> [Required work] Your output should be the records below, word for word and picture-free.

Start of Records supplied

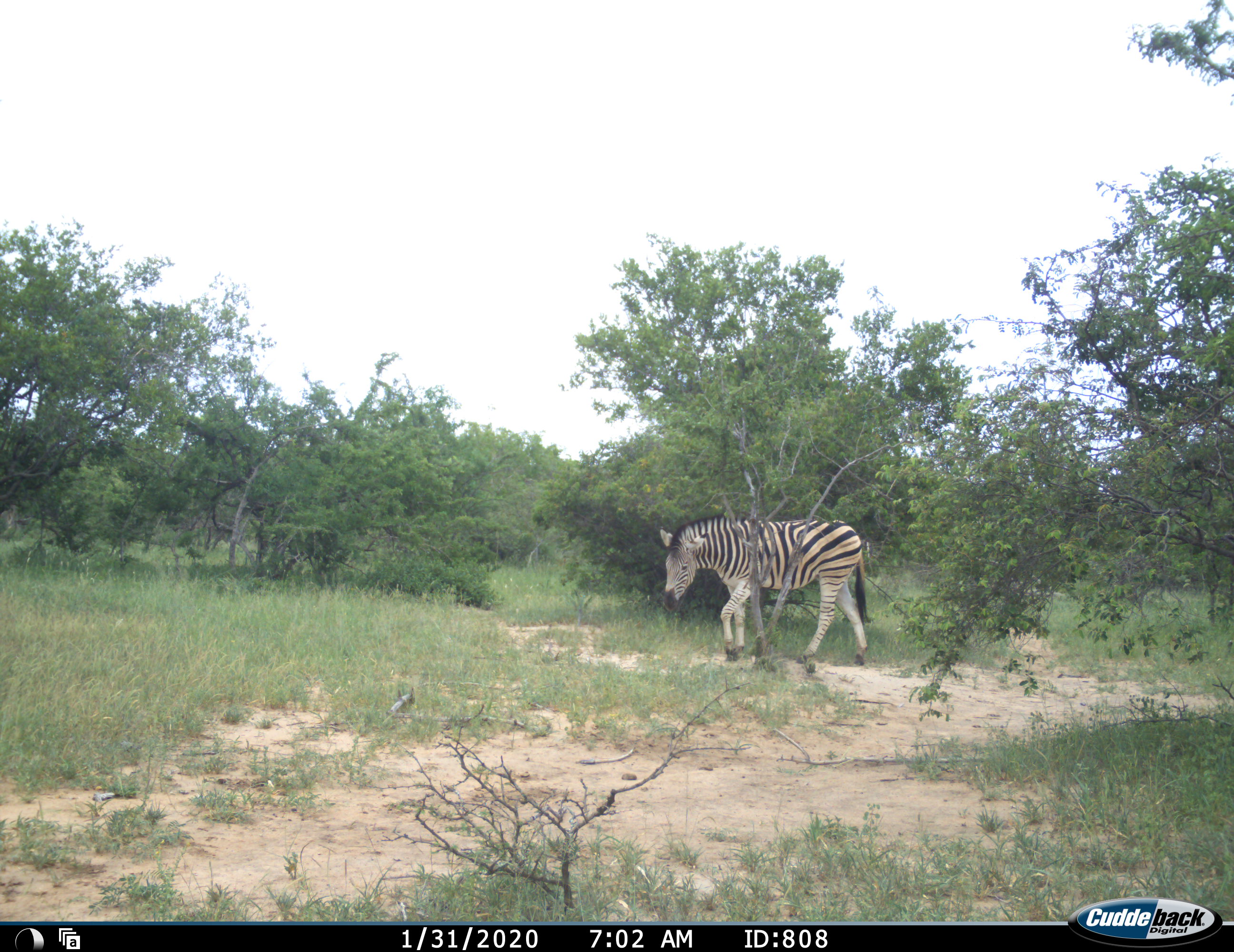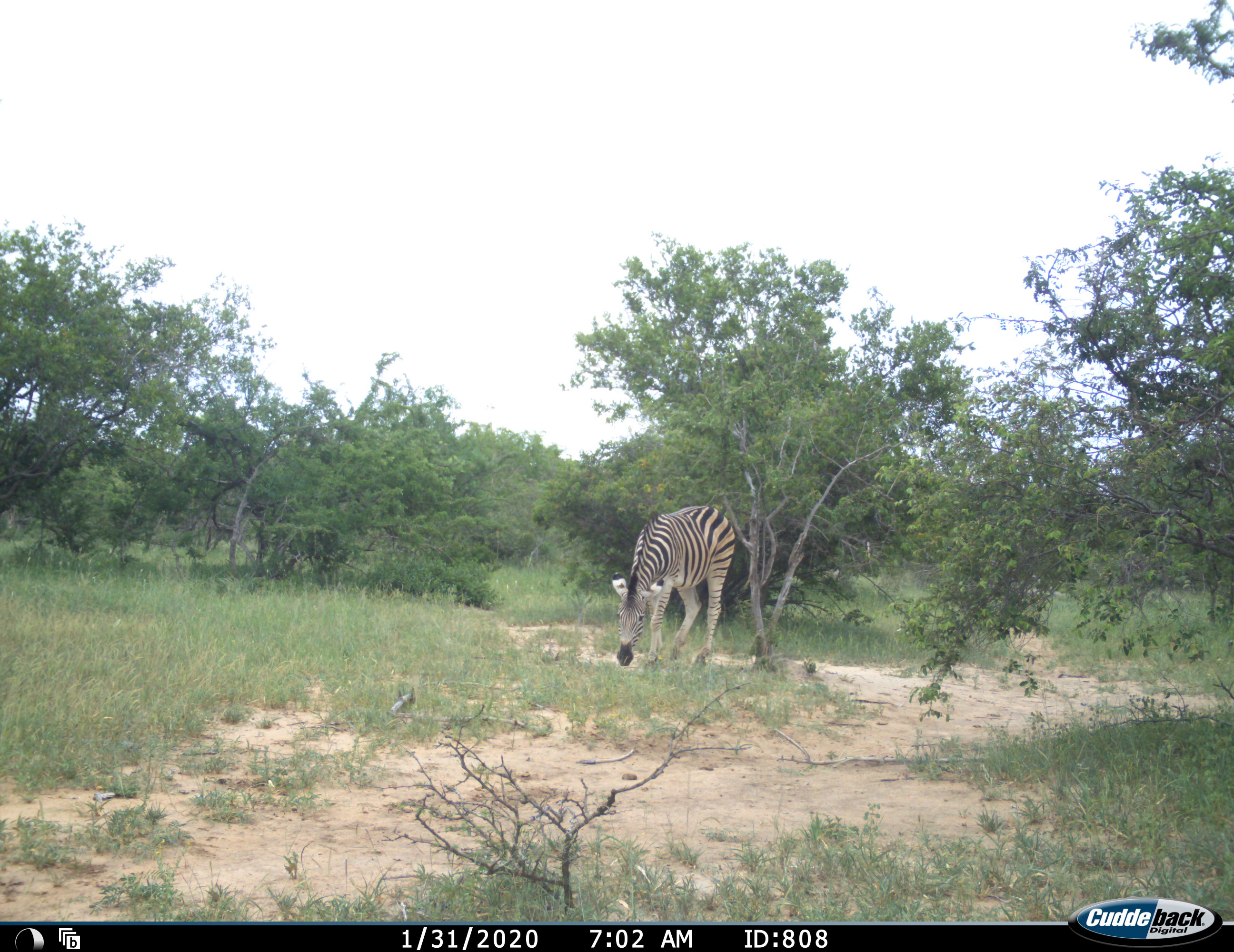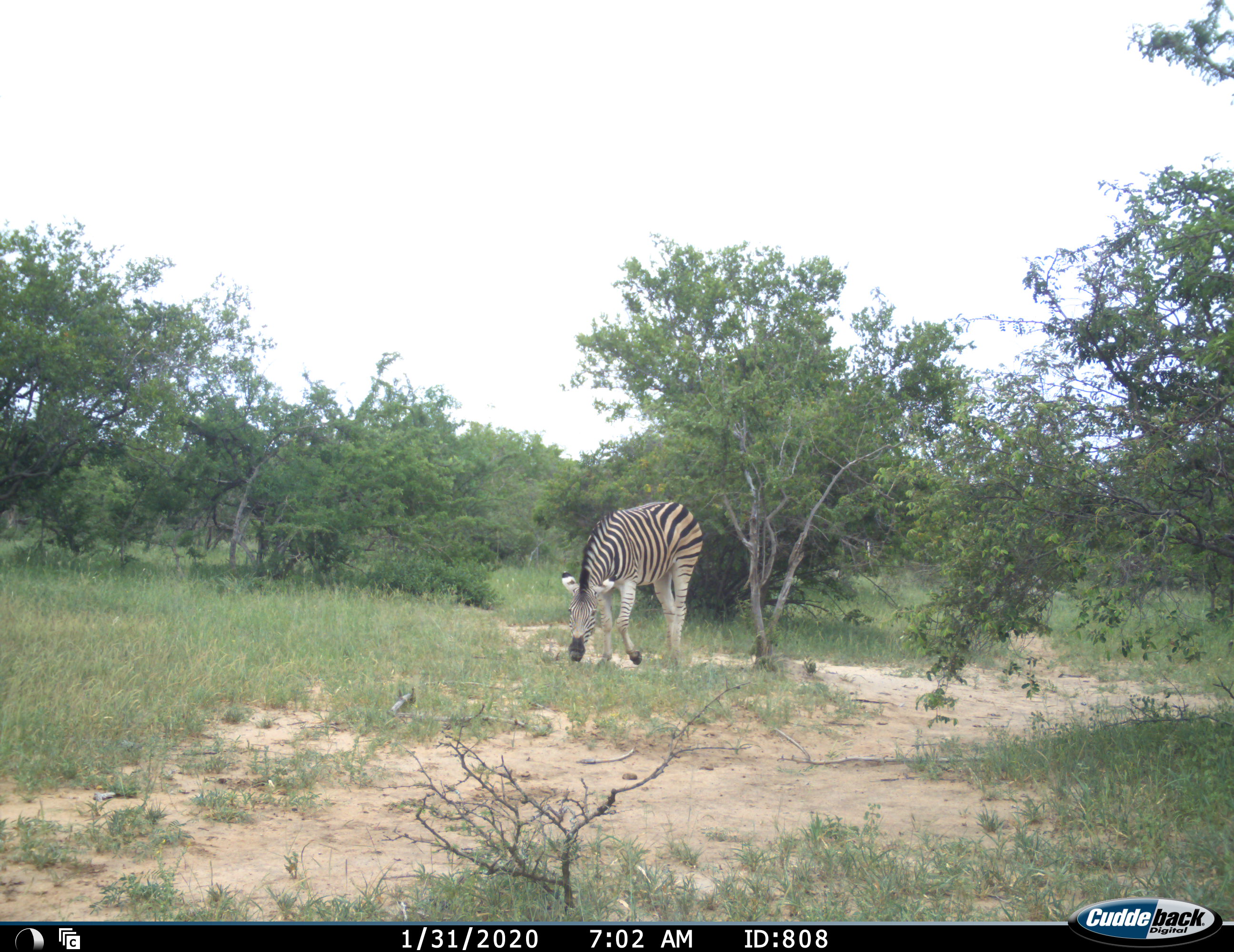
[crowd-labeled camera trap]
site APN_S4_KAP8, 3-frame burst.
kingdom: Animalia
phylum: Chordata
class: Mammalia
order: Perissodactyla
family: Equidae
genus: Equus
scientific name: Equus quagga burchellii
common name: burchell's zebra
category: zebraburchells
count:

End of Records supplied

> [Exercise result]
[crowd-labeled camera trap]
site APN_S4_KAP8, 3-frame burst.
kingdom: Animalia
phylum: Chordata
class: Mammalia
order: Perissodactyla
family: Equidae
genus: Equus
scientific name: Equus quagga burchellii
common name: burchell's zebra
category: zebraburchells
count:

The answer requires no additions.